However, the company says that retailers are showing a sort of hybrid behaviour — while they are ordering more online, their visits to the stores have continued as before.
As of now, over 100,000 small retailers are using the Metro’s online platform, where they can get the product delivered to their stores in 24 hours. Metro expects its online sales to go up by three to five times in the next six to seven months.
The company also made its maiden foray into small towns two weeks ago when it opened a store in Tumkur in Karnataka. The outlet here is half the usual size of its outlets (50,000 square feet.) With a population of less than 3 lakh, Tumkur has around 30,000 small businesses. The plan now is to enter other small cities like Hubli, Mysore, Vizag and some markets in West Bengal.
“There is a lot of opportunity in these markets. But most of it is currently being served by e-commerce players. At the Tumkur store, our sales have been double of what we had projected earlier,” says Mediratta. The company also plans to set up stores in big city centres, which will be smaller in size, ranging from 20,000 square feet to 25,000 square feet.
The “Smart Kirana” programme is another initiative with which Metro is wooing kirana retailers. This involves helping them transform their traditional stores into modern, digitally-powered retail outlets. Easy credit lines and EMI options are being offered to support this endeavour.
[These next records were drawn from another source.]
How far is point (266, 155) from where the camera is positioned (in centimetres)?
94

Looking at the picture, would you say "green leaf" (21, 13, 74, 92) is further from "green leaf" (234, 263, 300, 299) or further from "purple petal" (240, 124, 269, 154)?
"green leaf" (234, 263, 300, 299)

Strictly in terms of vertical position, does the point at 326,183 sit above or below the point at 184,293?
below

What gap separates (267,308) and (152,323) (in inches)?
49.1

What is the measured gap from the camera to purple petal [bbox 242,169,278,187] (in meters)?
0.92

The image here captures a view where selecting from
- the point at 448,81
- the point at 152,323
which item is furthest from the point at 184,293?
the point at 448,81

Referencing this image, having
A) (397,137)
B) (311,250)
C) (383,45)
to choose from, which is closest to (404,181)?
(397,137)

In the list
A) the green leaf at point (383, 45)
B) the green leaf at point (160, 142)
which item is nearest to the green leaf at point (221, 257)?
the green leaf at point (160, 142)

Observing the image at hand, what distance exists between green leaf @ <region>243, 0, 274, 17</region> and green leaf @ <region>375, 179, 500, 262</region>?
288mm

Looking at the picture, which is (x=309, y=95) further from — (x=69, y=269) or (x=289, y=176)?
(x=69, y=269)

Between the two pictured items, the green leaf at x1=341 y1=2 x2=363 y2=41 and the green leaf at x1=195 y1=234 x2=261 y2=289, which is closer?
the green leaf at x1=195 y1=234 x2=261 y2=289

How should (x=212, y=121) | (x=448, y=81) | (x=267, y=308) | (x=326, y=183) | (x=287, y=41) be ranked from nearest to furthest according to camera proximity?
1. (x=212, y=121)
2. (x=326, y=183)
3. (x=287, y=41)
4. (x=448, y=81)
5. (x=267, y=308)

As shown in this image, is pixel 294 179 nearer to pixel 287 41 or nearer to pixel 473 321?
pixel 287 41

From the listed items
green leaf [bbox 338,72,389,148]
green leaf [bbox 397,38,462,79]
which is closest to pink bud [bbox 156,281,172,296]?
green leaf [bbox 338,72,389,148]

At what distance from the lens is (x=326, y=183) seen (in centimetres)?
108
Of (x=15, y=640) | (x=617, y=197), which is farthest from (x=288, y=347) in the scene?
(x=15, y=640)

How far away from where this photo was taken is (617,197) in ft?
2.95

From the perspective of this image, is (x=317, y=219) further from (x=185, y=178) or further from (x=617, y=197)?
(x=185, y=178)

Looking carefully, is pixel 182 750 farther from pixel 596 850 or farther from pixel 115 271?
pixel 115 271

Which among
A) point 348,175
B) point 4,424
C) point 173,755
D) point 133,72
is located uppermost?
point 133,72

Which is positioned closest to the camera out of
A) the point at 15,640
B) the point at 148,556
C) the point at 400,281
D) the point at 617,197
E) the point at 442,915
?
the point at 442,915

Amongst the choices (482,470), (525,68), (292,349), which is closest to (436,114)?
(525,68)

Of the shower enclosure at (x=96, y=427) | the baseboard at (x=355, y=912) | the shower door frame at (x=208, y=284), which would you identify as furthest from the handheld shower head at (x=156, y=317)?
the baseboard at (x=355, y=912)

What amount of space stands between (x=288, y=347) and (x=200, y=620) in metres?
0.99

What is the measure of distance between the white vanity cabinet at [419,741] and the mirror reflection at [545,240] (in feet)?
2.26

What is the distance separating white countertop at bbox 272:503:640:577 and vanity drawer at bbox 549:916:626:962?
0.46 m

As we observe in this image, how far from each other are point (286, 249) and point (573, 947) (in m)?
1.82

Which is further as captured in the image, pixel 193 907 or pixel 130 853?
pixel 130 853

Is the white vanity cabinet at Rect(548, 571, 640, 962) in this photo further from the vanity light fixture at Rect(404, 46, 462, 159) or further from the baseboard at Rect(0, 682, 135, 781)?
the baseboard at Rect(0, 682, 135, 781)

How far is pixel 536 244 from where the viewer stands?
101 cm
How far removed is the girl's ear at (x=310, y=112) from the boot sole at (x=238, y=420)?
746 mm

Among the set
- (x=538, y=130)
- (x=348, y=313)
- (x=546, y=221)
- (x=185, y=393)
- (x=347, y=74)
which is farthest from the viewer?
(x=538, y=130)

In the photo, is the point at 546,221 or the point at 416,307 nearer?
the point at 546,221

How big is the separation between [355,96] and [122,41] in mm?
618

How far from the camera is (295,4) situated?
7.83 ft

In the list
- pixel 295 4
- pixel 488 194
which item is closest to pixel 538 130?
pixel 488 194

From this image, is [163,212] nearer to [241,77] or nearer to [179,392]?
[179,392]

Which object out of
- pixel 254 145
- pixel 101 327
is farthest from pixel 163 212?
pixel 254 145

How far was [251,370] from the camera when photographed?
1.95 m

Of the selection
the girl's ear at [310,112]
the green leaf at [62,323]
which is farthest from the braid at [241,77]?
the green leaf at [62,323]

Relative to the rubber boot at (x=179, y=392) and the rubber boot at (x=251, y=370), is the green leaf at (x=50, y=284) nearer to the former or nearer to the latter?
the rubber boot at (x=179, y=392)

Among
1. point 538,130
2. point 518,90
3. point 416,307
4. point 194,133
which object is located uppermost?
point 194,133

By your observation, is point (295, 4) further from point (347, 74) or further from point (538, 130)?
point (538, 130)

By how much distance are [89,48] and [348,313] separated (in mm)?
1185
“About 3,000 retailers have joined this programme. It takes us 48 hours to remodel a store and we charge Rs 1.5 lakh to Rs 2.5 lakh for it, which can be paid through EMIs. They have to pay Rs 9,000 for a POS machine and also maintenance charge, which is waived if the retailer provides a certain amount of business,” says Mediratta, adding that sales at kiranas that modernised have gone up by 50 per cent or even more.
Metro Cash & Carry itself has seen a sales growth of around 25 per cent to 30 per cent from June to now in its foods and grocery business. However, segments like apparel and lifestyle have been subdued as consumers continue to be wary of loosening their purse strings in these categories.
Metro is also trying to synergise the advantages of online shopping for retailers by offering a wider product range and transparency of pricing, which is possible through an omni-channel strategy. Moreover, by enabling kiranas to order online every day, it is helping them reduce their inventory, (as high as five to six weeks earlier), and in turn, improve their cash flow.